Psychologists working with older adults may wish to not only address concerns individuals raise in regards to life satisfaction but to also encourage older adults to care for their physical health and to make efforts to increase their healthy behaviors in order to promote overall psychological well-being.

Raposa, E. B., Hammen, C. L., Brennan, P. A., O'Callaghan, F., & Najman, J. M. (2013). Early adversity and health outcomes in young adulthood: The role of ongoing stress. Health Psychology, No Pagination Specified. doi: 10.1037/a0032752

Summary

A community sample of 705 mother-child pairs was followed from child birth to age 20 years with data collection at regular intervals. Mothers’ reports of early adverse conditions from birth to age 5 were related to the presence of chronic disease in the child at age 15, depression from ages 15 to 20 and physical health at age 20.
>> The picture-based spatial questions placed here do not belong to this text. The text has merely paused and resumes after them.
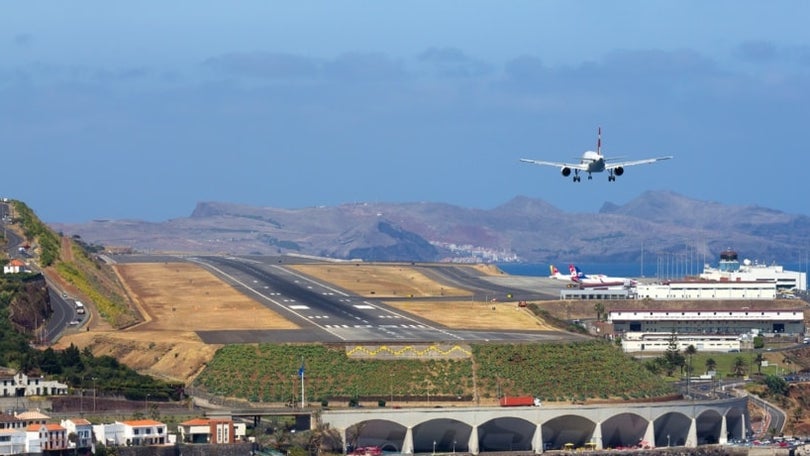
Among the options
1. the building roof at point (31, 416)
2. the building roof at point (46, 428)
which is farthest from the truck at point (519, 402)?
the building roof at point (46, 428)

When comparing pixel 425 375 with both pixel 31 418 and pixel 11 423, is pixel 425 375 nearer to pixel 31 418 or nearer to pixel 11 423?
pixel 31 418

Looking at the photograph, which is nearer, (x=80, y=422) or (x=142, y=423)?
(x=80, y=422)

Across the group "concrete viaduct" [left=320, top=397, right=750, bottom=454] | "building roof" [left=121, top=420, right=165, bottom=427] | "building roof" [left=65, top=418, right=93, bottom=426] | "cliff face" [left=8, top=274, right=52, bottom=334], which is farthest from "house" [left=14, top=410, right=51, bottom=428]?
"cliff face" [left=8, top=274, right=52, bottom=334]

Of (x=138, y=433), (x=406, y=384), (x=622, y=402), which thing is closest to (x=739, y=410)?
(x=622, y=402)

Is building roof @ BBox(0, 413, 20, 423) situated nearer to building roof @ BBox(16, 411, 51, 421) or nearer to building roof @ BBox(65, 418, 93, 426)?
building roof @ BBox(16, 411, 51, 421)

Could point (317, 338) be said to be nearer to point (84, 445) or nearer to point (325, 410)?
point (325, 410)

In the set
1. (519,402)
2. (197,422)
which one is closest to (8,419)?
(197,422)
Children who experienced early adversity had elevated risk for social and nonsocial stress at age 15, as well as depression between ages 15 and 20. Additionally, social and nonsocial stress both directly affected physical health at age 20 and also indirectly, through increased risk for depression.

Practical Implications

Children exposed to early stressors and adversity are at increased risk for poorer outcomes later in life. Opportunities to provide support to young children and their parents through consultation in pediatric clinics, schools or other community settings may serve to prevent later depression and health problems. Helping families exposed to early adversity develop resilience may have long-term benefits.

Mausbach, B. T., Chattillion, E., Roepke, S. K., Ziegler, M. G., Milic, M., von Känel, R., Dimsdale, J. E., Mills, P. J., Patterson, T. L., Allison, M. A.; Ancoli-Israel, S., & Grant, I. (2012). A longitudinal analysis of the relations among stress, depressive symptoms, leisure satisfaction, and endothelial function in caregivers. Health Psychology, 31(4), 433-440.

Summary

Caregivers of individuals with Alzheimer’s disease face numerous stressors and challenges. One hundred sixteen caregivers were assessed three times at yearly intervals regarding stress, depressive symptoms, leisure satisfaction and endothelial function (measured by brachial artery flow-mediated dilation, or FMD).

Time and the number of years of caregiving were significant predictors of FMD, suggesting that FMD was worse the longer a participant was a caregiver (including prior to the start of the study). Additionally, increased FMD function was positively related to leisure satisfaction but negatively related to stress whereas depressive symptoms were not associated with FMD.

Practical Implications

FMD is one indication of cardiovascular health yet also shows associations to stress and psychosocial functioning. Supporting caregivers in their role and facilitating their ability to care for their own health is beneficial for both caregiver and care recipient. Interventions that help caregivers increase pleasurable activities and positive relationships (some of the behavioral correlates of depression) may not only reduce stress but might also improve cardiovascular outcomes in caregivers.